The music trudges uneasily through this most awkward part of the journey, stopping regularly to recover breath and ease feet. There are stern warnings of human mischief and inhuman devilry, interspersed with musings on the mystical nature of the Saint’s translation. Robbery, lynching and illness are the least of a pilgrim’s problems; for just as the Saint can take the form of a pilgrim, so can the devil himself take the form of a Saint. As the laments and the warnings subside, the movement concludes with a line from Psalm 61, delivered in desolate, motionless tones from the lower voices: ‘A finibus terrae ad te clamavi’ ('From the end of the earth I cry to you').

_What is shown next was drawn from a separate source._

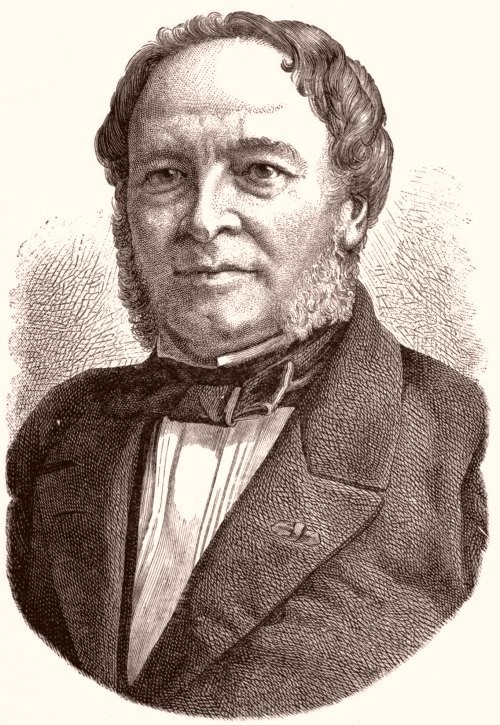 31 juillet 1864 : mort de Louis Hachette   ... 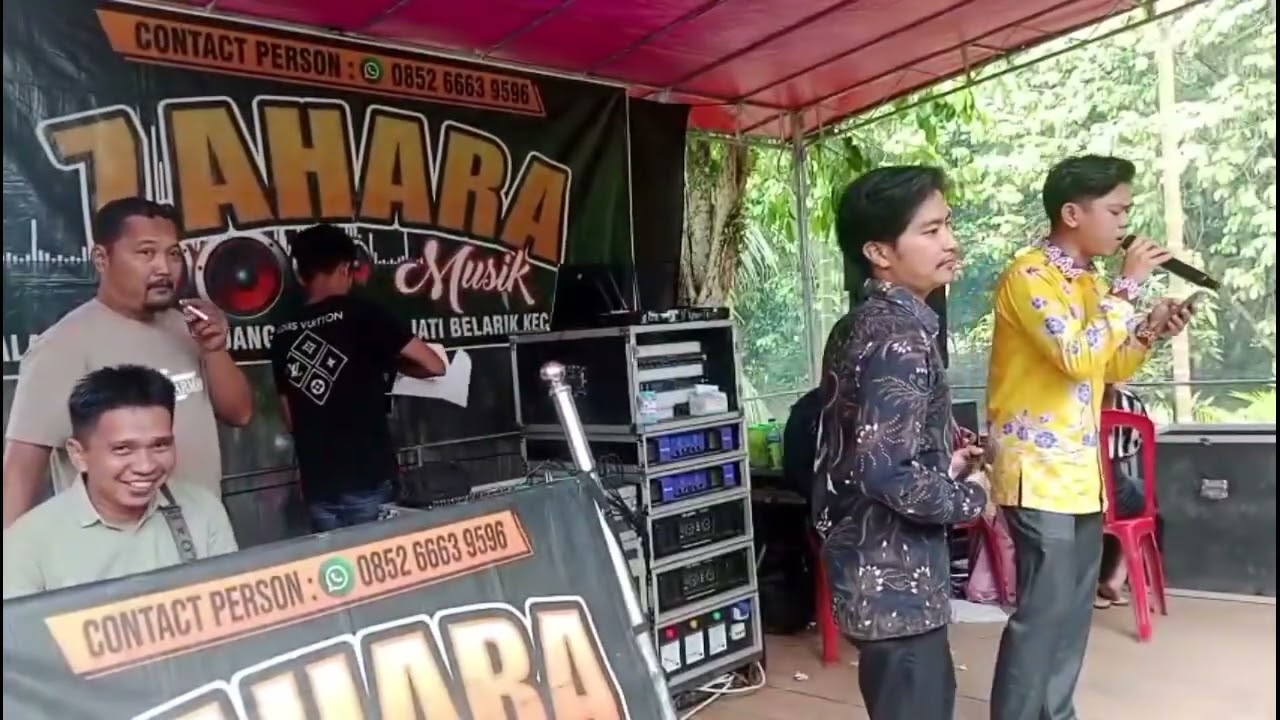Unak unak( cover wilio dan reksi)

Joby Talbot describes the third movement as a ‘Lux Aeterna’; and like the interior of the magnificent Cathedral of Leon, it is bathed in light. The journey is more than half complete, the pain barrier has been crossed and the pilgrim’s worries have indeed been sloughed off. A medieval French refrain, an ode to the sun in the key of C minor, punctuates simple observations of land traversed and hardships overcome. As with the previous movement, there is a steady, almost hypnotic walking pulse, but the steps have lost their heaviness. By the end of the movement the verses have arrived in the relative major, fused with the refrain which retains its original key. Mystical events are again spoken of, but this time with no sense of danger. Even the relentless sun, though it may dazzle, does not burn.

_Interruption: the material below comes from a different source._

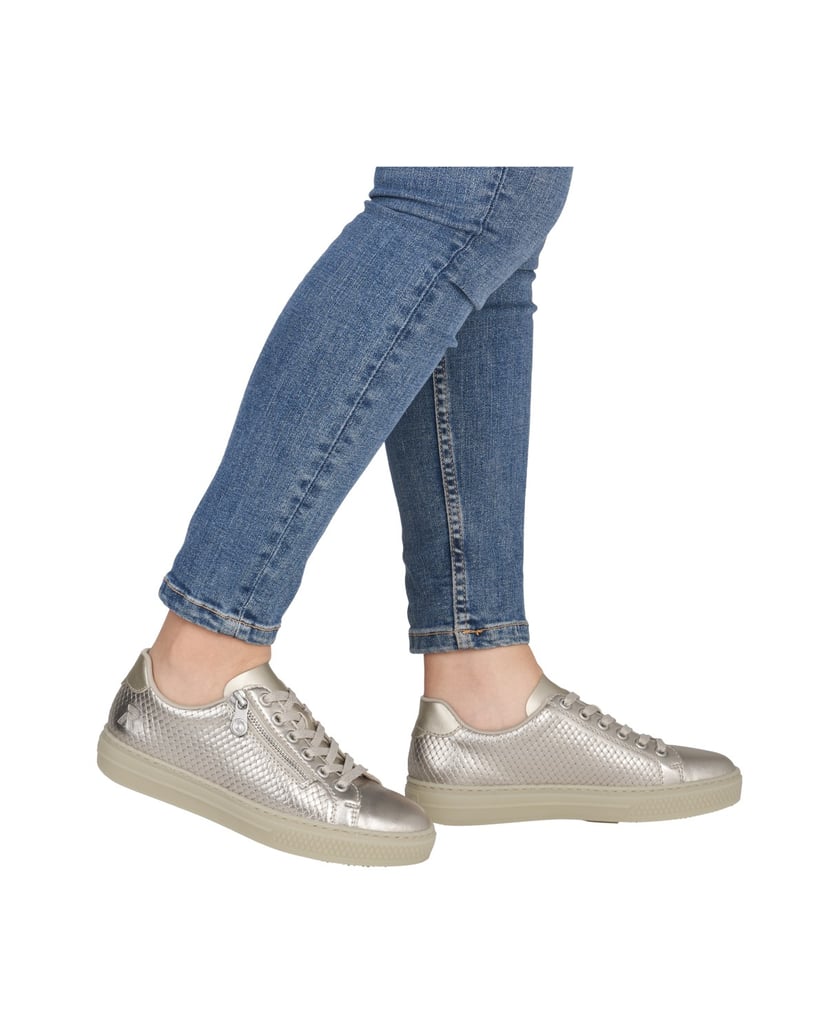Rieker-Sneaker-Low-L5955-gold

Meanwhile in Galicia the temperature cools, the altitude rises and the rain falls. Towns pass by like shadows as the road seems to climb and climb, though Leon’s contented mood lingers. There seems no doubt that the journey will end, and at the first sight of Santiago, miles down from the summit of Monte de Gozo, the music initially draws inward, before bursting out in an explosion of joy. The pilgrim’s hymn is heard again, performed with the reverence and reflection of one who has finished such a long journey, and is quickly transformed into a spring revel from the Carmina Burana.
Path of Miracles, like so many pilgrimages, does not finish in Santiago. The journey to Finisterre, to where the walls of heaven are thin as a curtain, has a reflective, epilogic tone, a benign hangover from the party in Santiago. Here the pilgrim’s hymn is heard for a final time, now in English, endlessly repeating and disappearing over the horizon.
Gabriel Crouch © 2017
Of the younger generation of talented composers in the UK Owain Park has already made a name for himself with some beautiful choral works. In creating Footsteps Owain has achieved our goal of giving choirs of all abilities the opportunity to come and sing with Tenebrae in concert. There are still technical challenges for all of us, but both Tenebrae and its partner choir have moments of great harmonic beauty and stillness contrasting with music that drives relentlessly forward with rhythmic energy and drama that will surely captivate new audiences for many years to come. We had a wonderful time discovering Footsteps, rehearsing and then recording it with the fantastic Fellows of the National Youth Choirs of Great Britain. I hope you enjoy listening to, and indeed singing, this new significant addition to the ever-growing repertoire of great British choral music.